3. If you conjugate an element of H (apart from plus minus the identity) by any element of G, it is a basic property of traces that the resulting element will have trace 0.

4. Combining 2. and 3. tells you that if you conjugate an element of H (apart from plus or minus the identity) with any element of G, you get an element with trace zero and determinant 1 which by point 1. is therefore an element of H

5. If you conjugate plus or minus the identity by any element of G you get plus or minus the identity.

6. Putting 4 and 5 together means if you conjugate and element of H with any element of G, you end up back in H.

I seriously recommend you get an easier algebra book - the one you posted is too sophisticated for you. I also recommend you refresh yourself with the basic properties of matrices, determinants and trace.

(edited 11 years ago)

Reply 7

Artus

Original post by Mark85

I seriously recommend you get an easier algebra book - the one you posted is too sophisticated for you. I also recommend you refresh yourself with the basic properties of matrices, determinants and trace.

That's the one we're using in class, so I have to use it. Anyways, thanks about the suggestions, I'll think about them more deeply.

Reply 8

Mark85

Original post by Artus

That's the one we're using in class, so I have to use it. Anyways, thanks about the suggestions, I'll think about them more deeply.

This is nothing deep. This is the very basics of linear algebra.

Matrices are conjugate/similar if they represent the same linear transformation written in different bases. The determinant measures how a linear transformation scales area.
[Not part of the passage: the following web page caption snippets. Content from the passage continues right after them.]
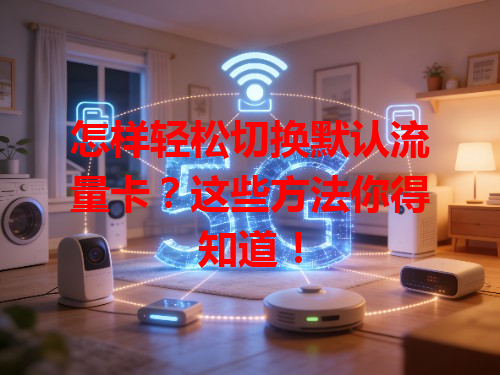 怎样轻松切换默认流量卡？这些方法你得知道！
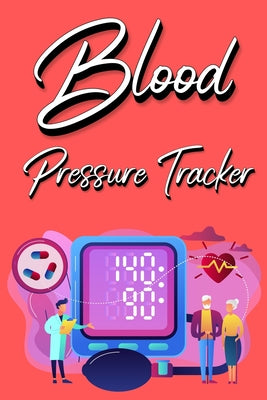 Blood Pressure Tracker: Track, Record And Monitor Blood Pressure at Home: Blood Pressure Journal Book - Clear and Simple Diary for Daily Blood Pressur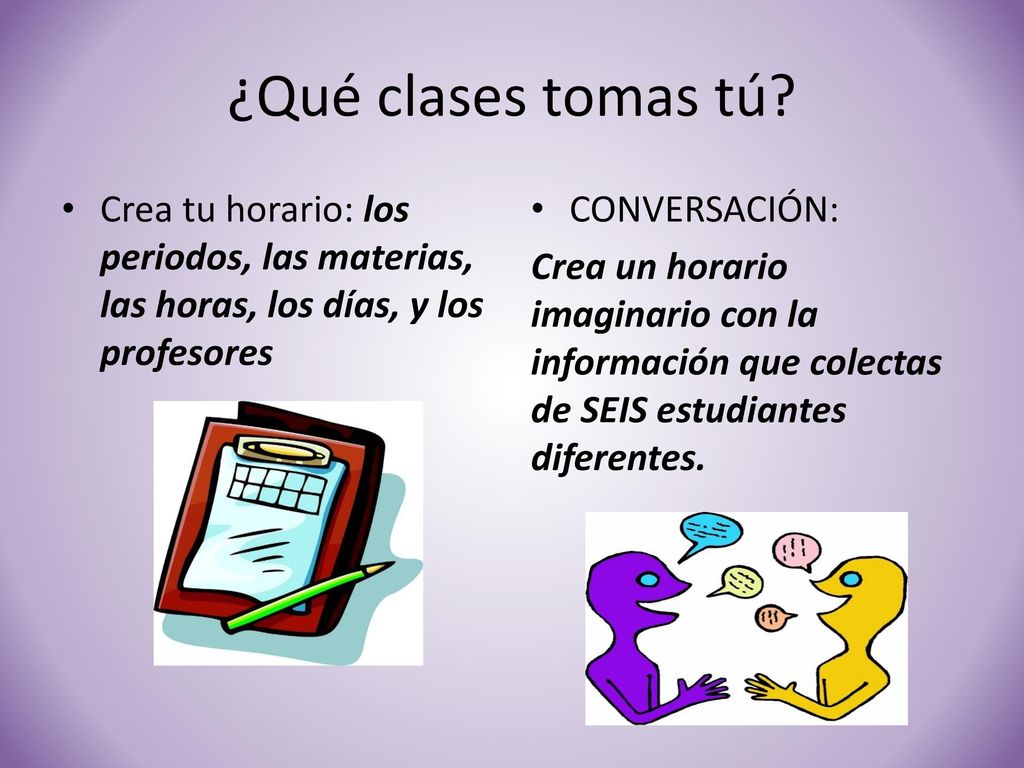 ¿Qué clases tomas tú Crea tu horario: los periodos, las materias, las horas, los días, y los profesores.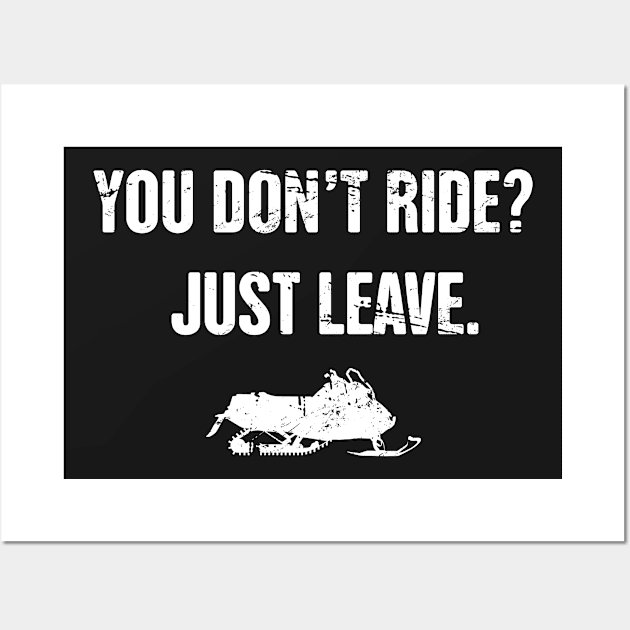 You Don't Ride? - Funny Snowmobile Design Wall Art by MeatMan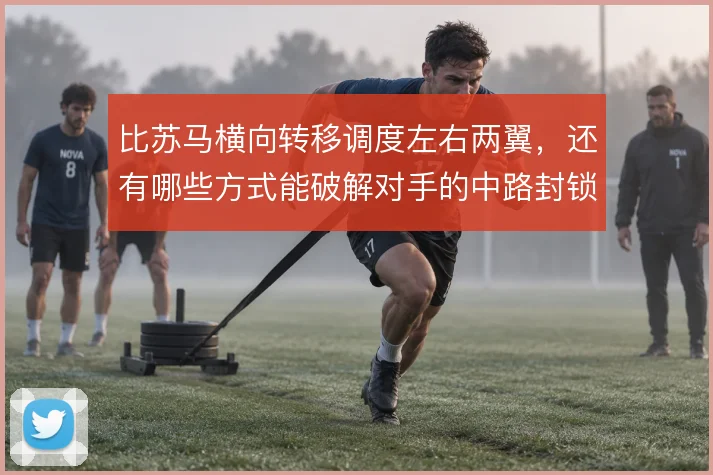 比苏马横向转移调度左右两翼,还有哪些方式能破解对手的中路封锁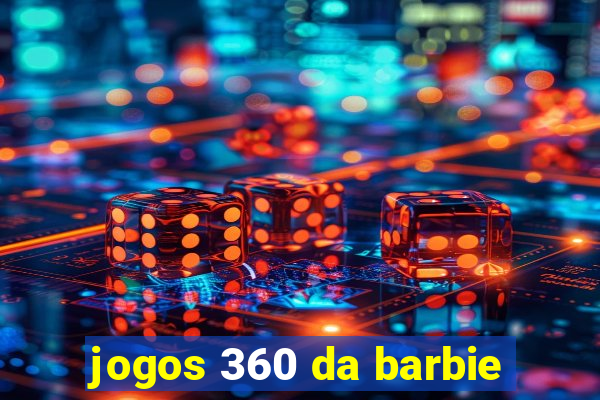 jogos 360 da barbie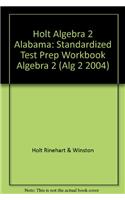 Holt Algebra 2 Alabama: Standardized Test Prep Workbook Algebra 2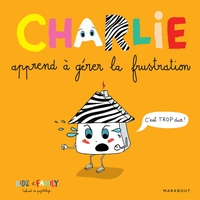 CHARLIE-APPREND-A-GERER-LA-FRUSTRATION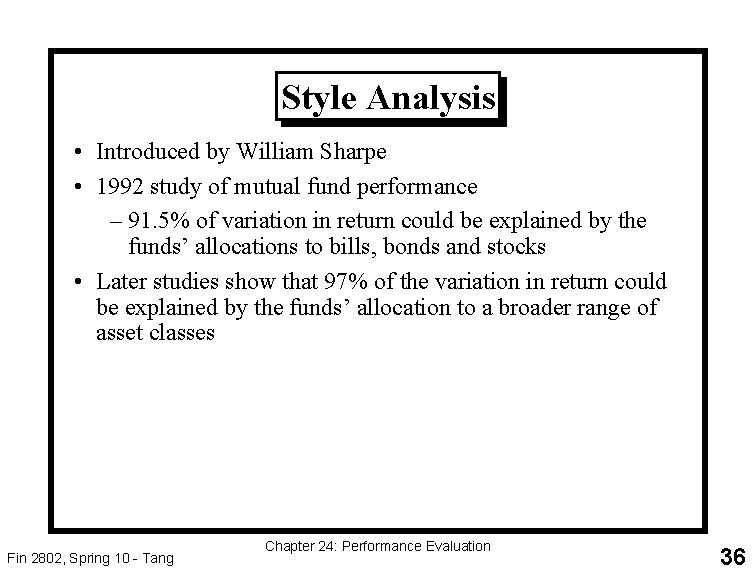 Style Analysis • Introduced by William Sharpe • 1992 study of mutual fund performance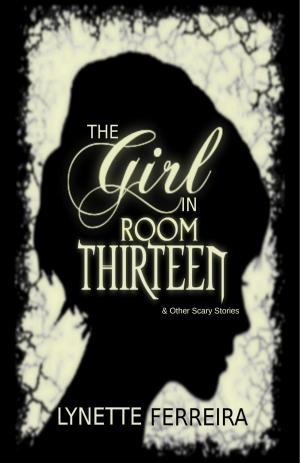 Cover of the book The Girl In Room Thirteen & Other Scary Stories by Wesley Terrell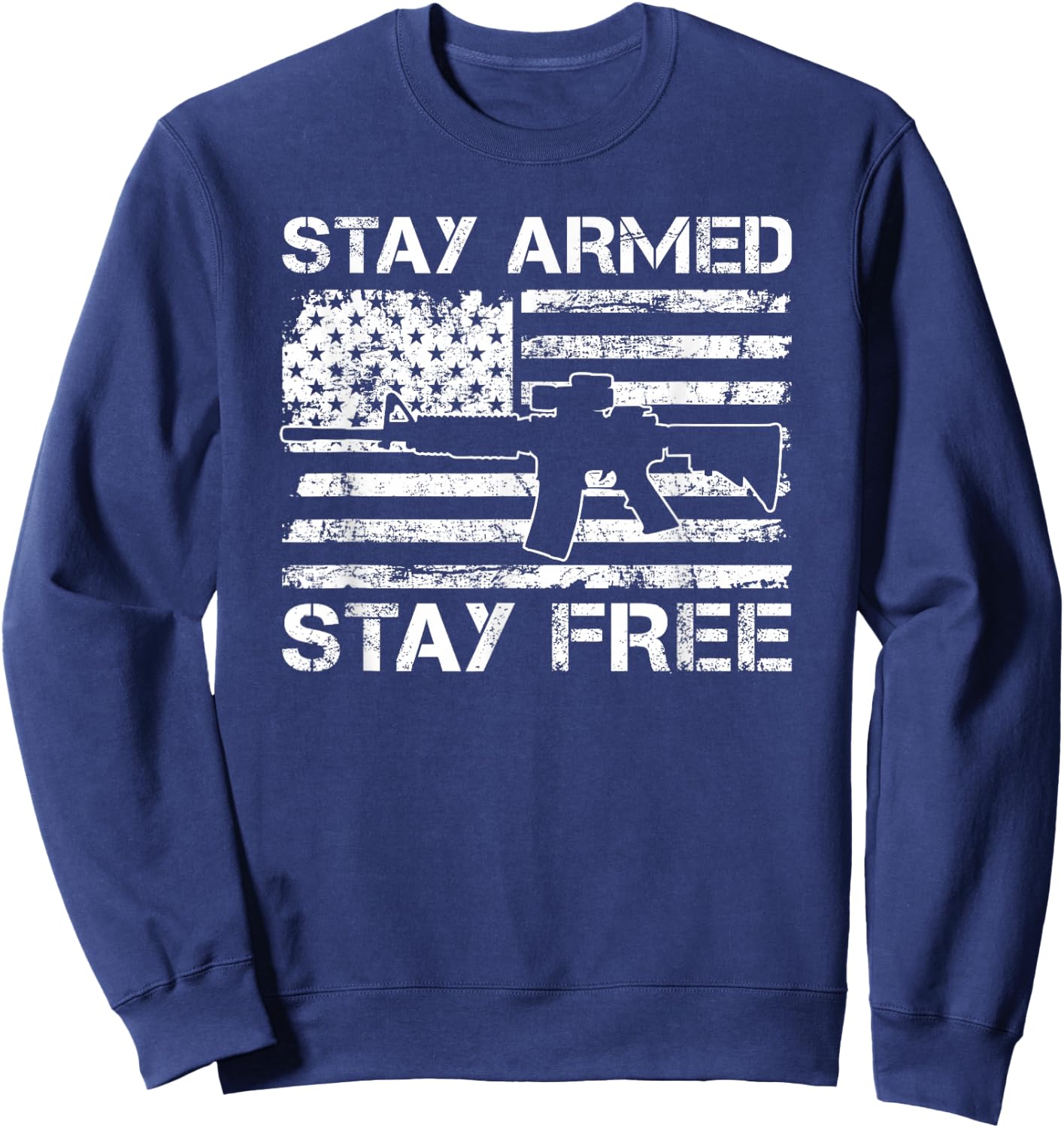 Stay Armed Stay Free - 2nd Amendment AR15 Pro Guns USA AR15 Sweatshirt - Sweatshirt | Navy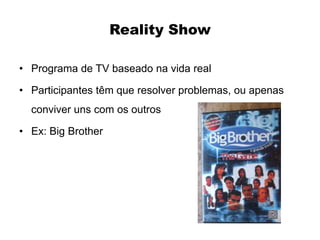 Reality Show

• Programa de TV baseado na vida real

• Participantes têm que resolver problemas, ou apenas
  conviver uns com os outros

• Ex: Big Brother
 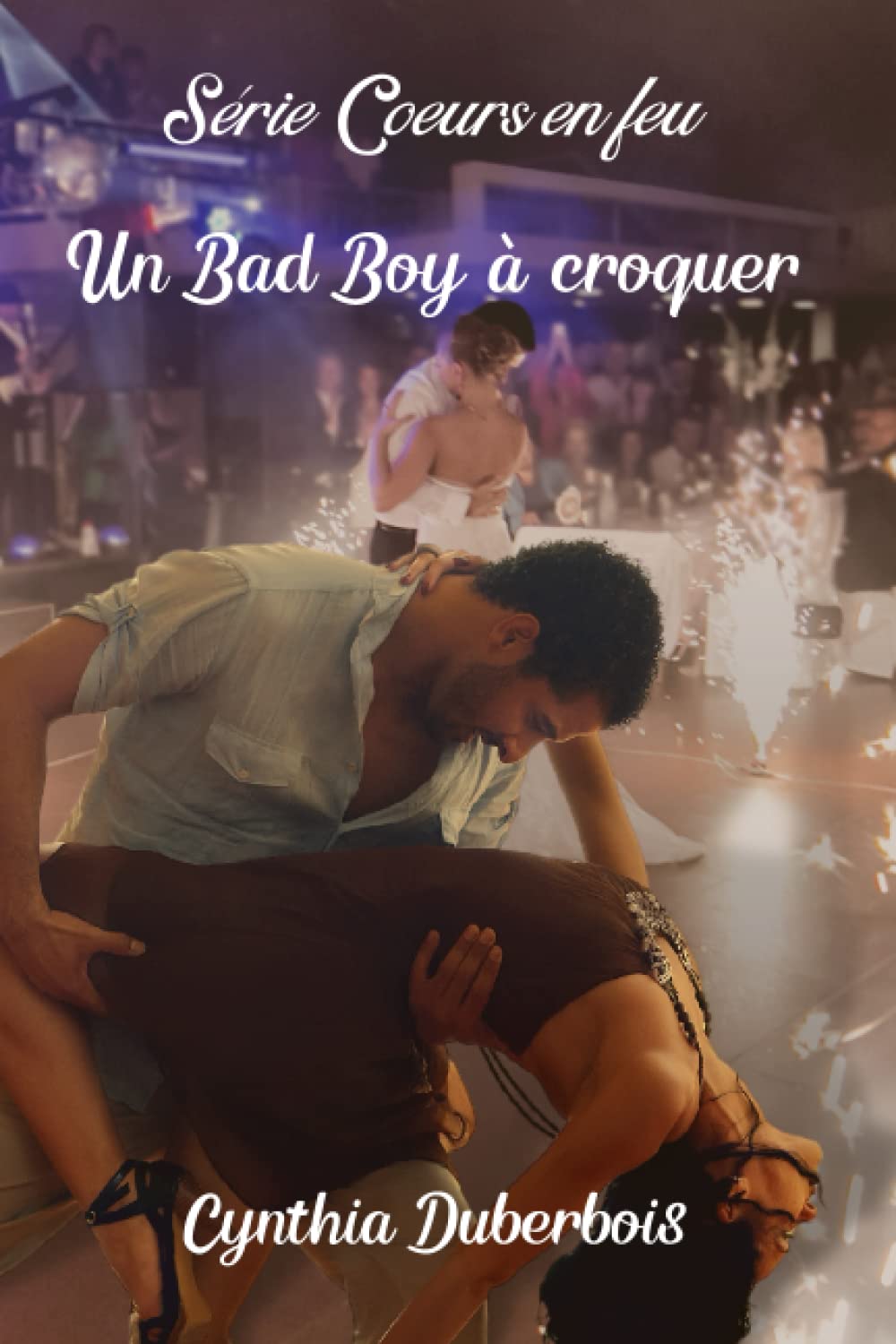 Un Bad Boy à croquer - L'intégrale: (New Romance, Erotisme, Humour) (Coeurs en feu, Band 2) Humour & Satire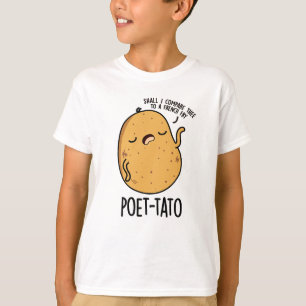 Camiseta Poeta-tato gracioso potato Pun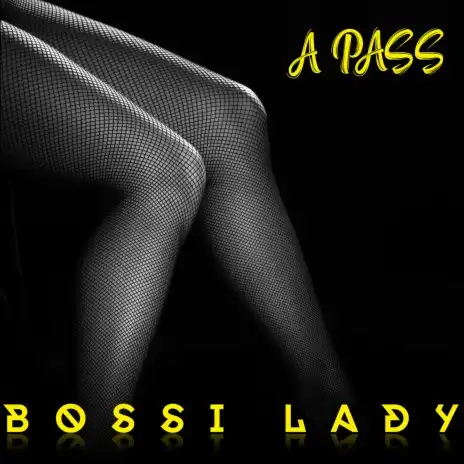 a-pass-bossi-lady-album-cover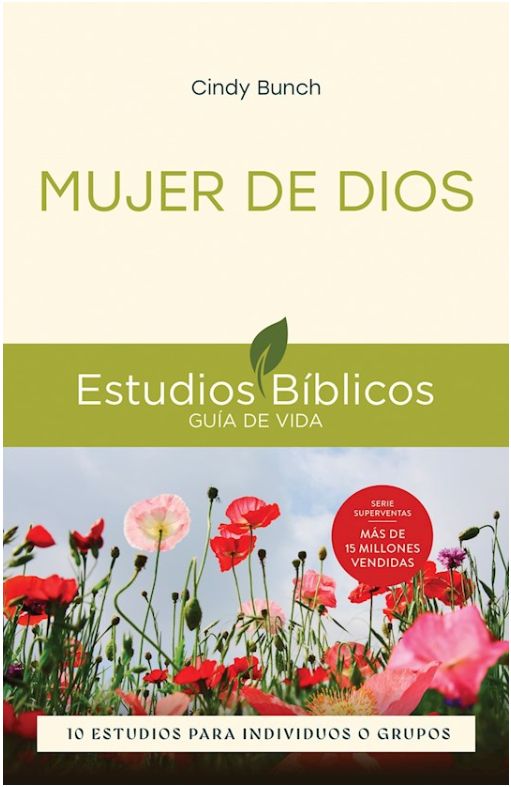 Mujer de Dios: 10 Estudios Para Individuos O Grupos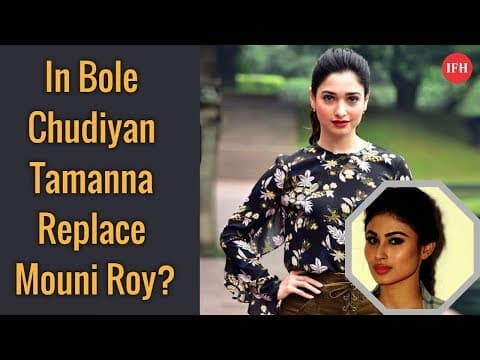 In Bole Chudiyan Tamanna Replace Mouni Roy? | Indian Film History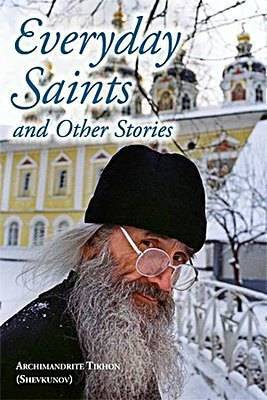 Everyday Saints book - by Archimandrite Tikhon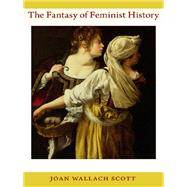 The Fantasy of Feminist History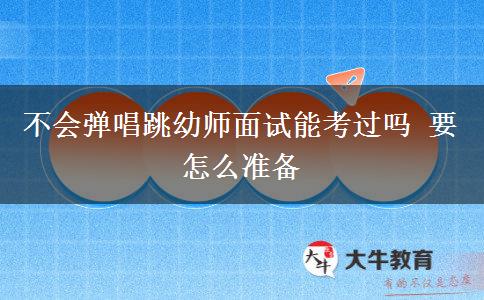不会弹唱跳幼师面试能考过吗 要怎么准备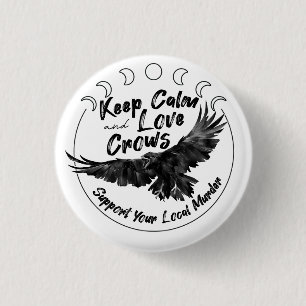保Calm and Love Crowsボタン 缶バッジ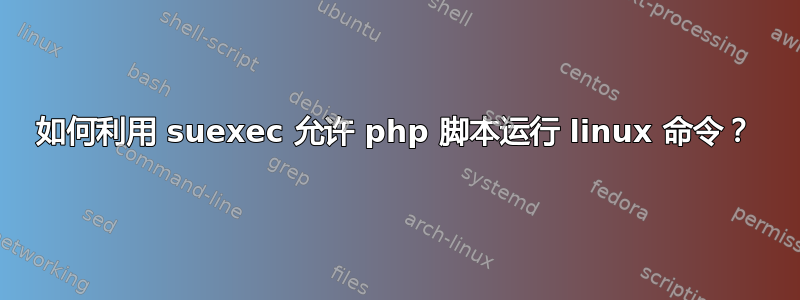 如何利用 suexec 允许 php 脚本运行 linux 命令？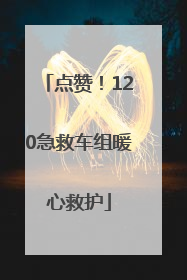 点赞！120急救车组暖心救护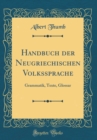 Image for Handbuch der Neugriechischen Volkssprache: Grammatik, Texte, Glossar (Classic Reprint)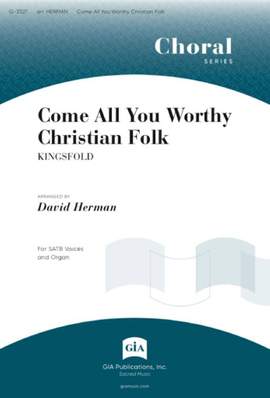 David Herman: Come, All You Worthy Christian Folk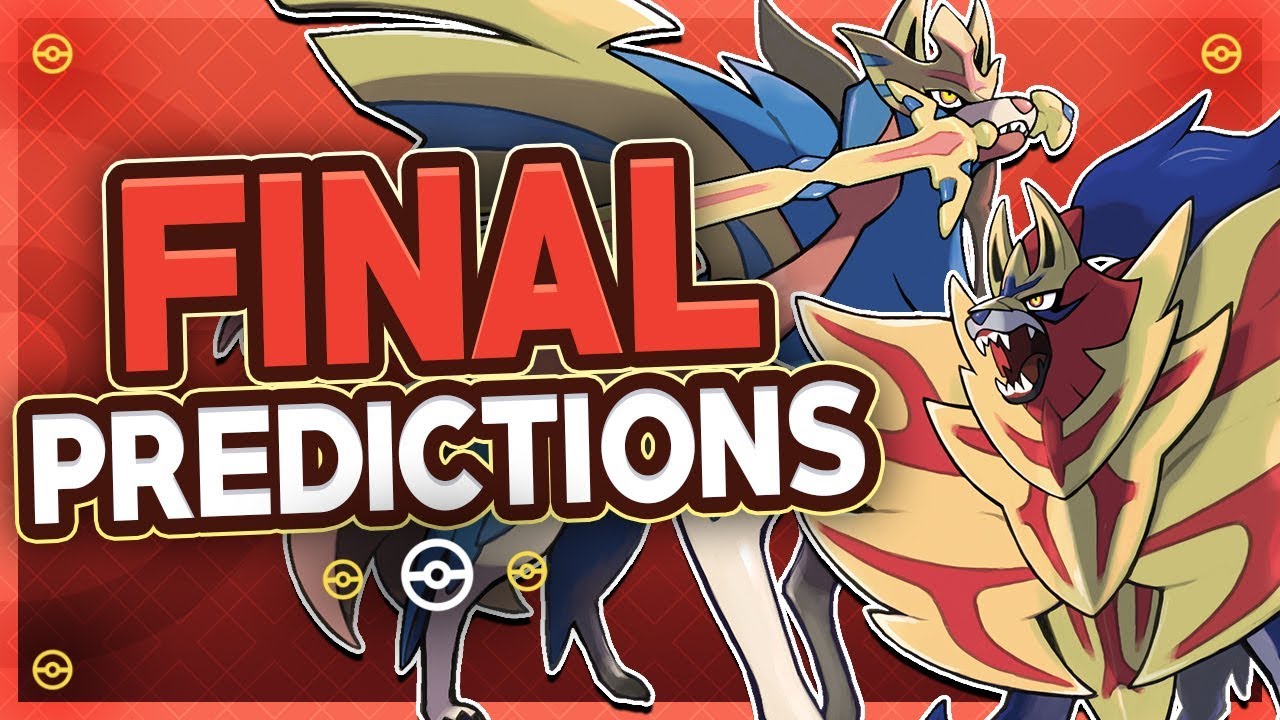 My FINAL Predictions for Pokémon Sword and Shield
Ergo, similar/conjugate matrices must have the same determinant.

The trace of a matrix is the sum of its eigenvalues. Ergo similar/conjugate matrices have the same trace.

Sure, when you use things like determinant and trace it is more convinient to use formulas but if you are thinking about general properties just remember what those things actually are and try and picture them somehow and then it should be easier to at least remember the basic properties.